Se mi chiedessero cos’è un libro per me, risponderei: è il mare.
Il mare che canta avventure e tragedie, il mare che collega e separa, il mare dell’epica, della mitologia, il mare delle sirene e della cronaca nera, il mare oscuro dell’inconscio, ciò da cui tutto è nato.
Ogni tentativo di ridurre il libro a merce, a spettacolo, a pubblicità, di dominarlo con le corruzioni di un premio, le statistiche, i voti di scambio, gli accordi di mercato, ogni appropriazione narcisistica, di carriera o lotta di potere, sconta l’infinita distanza tra il mare e l’inquinamento.
Che pur lo uccide, goccia goccia. Ma è altro.
Se l’inquinamento ci costringerà ad abbandonare questa Terra, se dovremo imbarcarci nello spazio e non più in mare, quella massa luccicante sarà l’ultima cosa che vedremo dall’alto. E ci rimarrà dentro.
Se il consumismo ci costringerà ad abbandonare la fatica e la sacralità del libro, la sua schiuma ci rimarrà dentro.
Alla fine, sarà la favola che racconteremo all’ultimo figlio che nasce o all’ultimo uomo che muore.

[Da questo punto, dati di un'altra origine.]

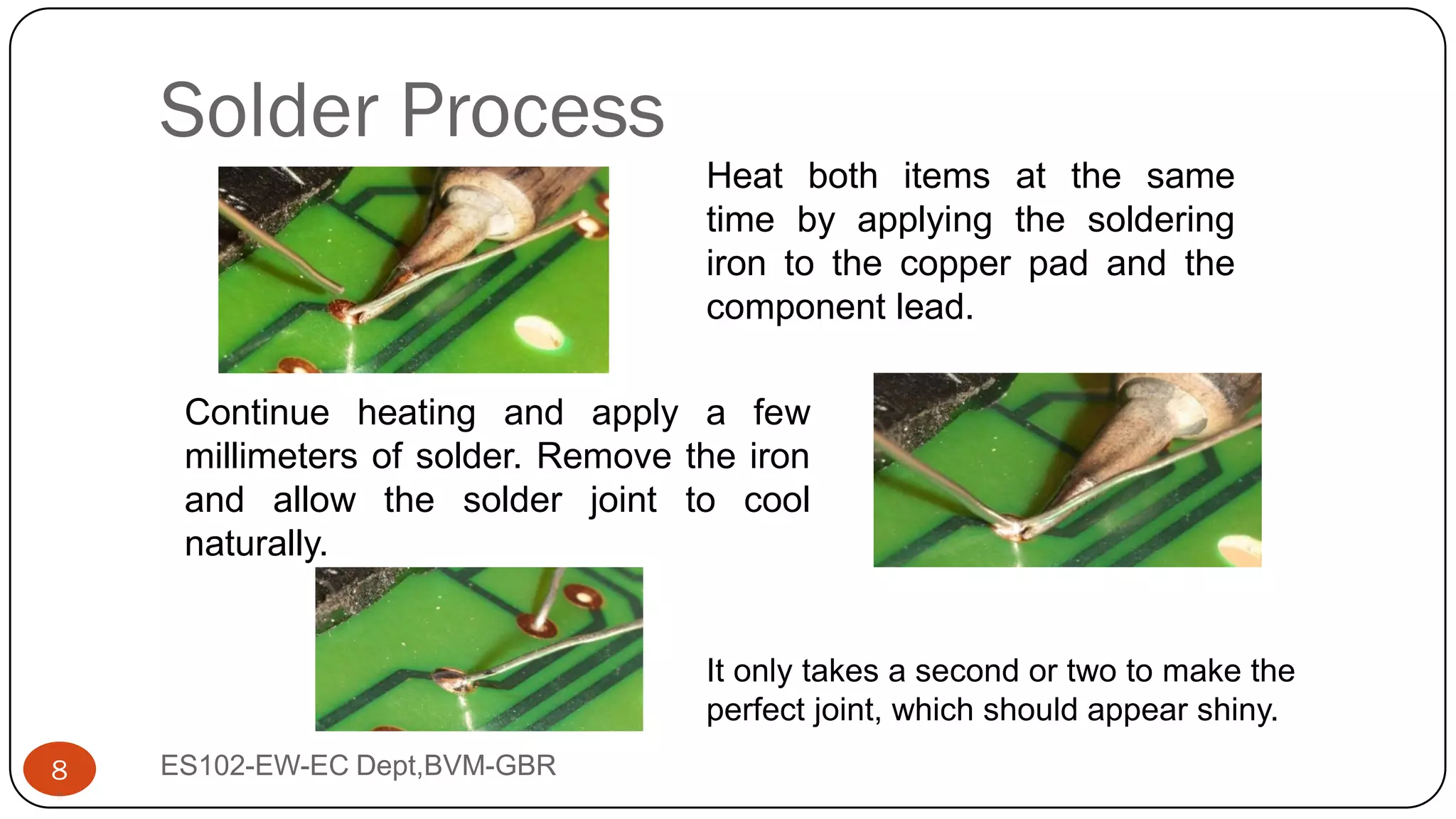 Solder Process

Heat both items at the same time by applying the soldering iron to the copper pad and the component lead.

Continue heating and apply a few millimeters of solder. Remove the iron and allow the solder joint to cool naturally.

It only takes a second or two to make the perfect joint, which should appear shiny.

8

ES102-EW-EC Dept,BVM-GBR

tanto vero, quanto ammaliante e allo stesso tempo angosciante……..
Vero, ahimè, un po’ angosciante…
Ma l’amore – anche nel raccontare – ha vie segrete e potenti.
brava Valeria. bello. ciao!
Grazie Simone, a presto a voce!
Un tuffo nel sapere, nell’essere consapevoli della precarietà nostra e di quanto ci circonda.
Profonde come il mare le tue considerazioni. Brava Valeria, come sempre!
Grazie a te, Annamaria… anche leggere le tue parole è un tuffo ristoratore nell’amicizia e nella sensibilità.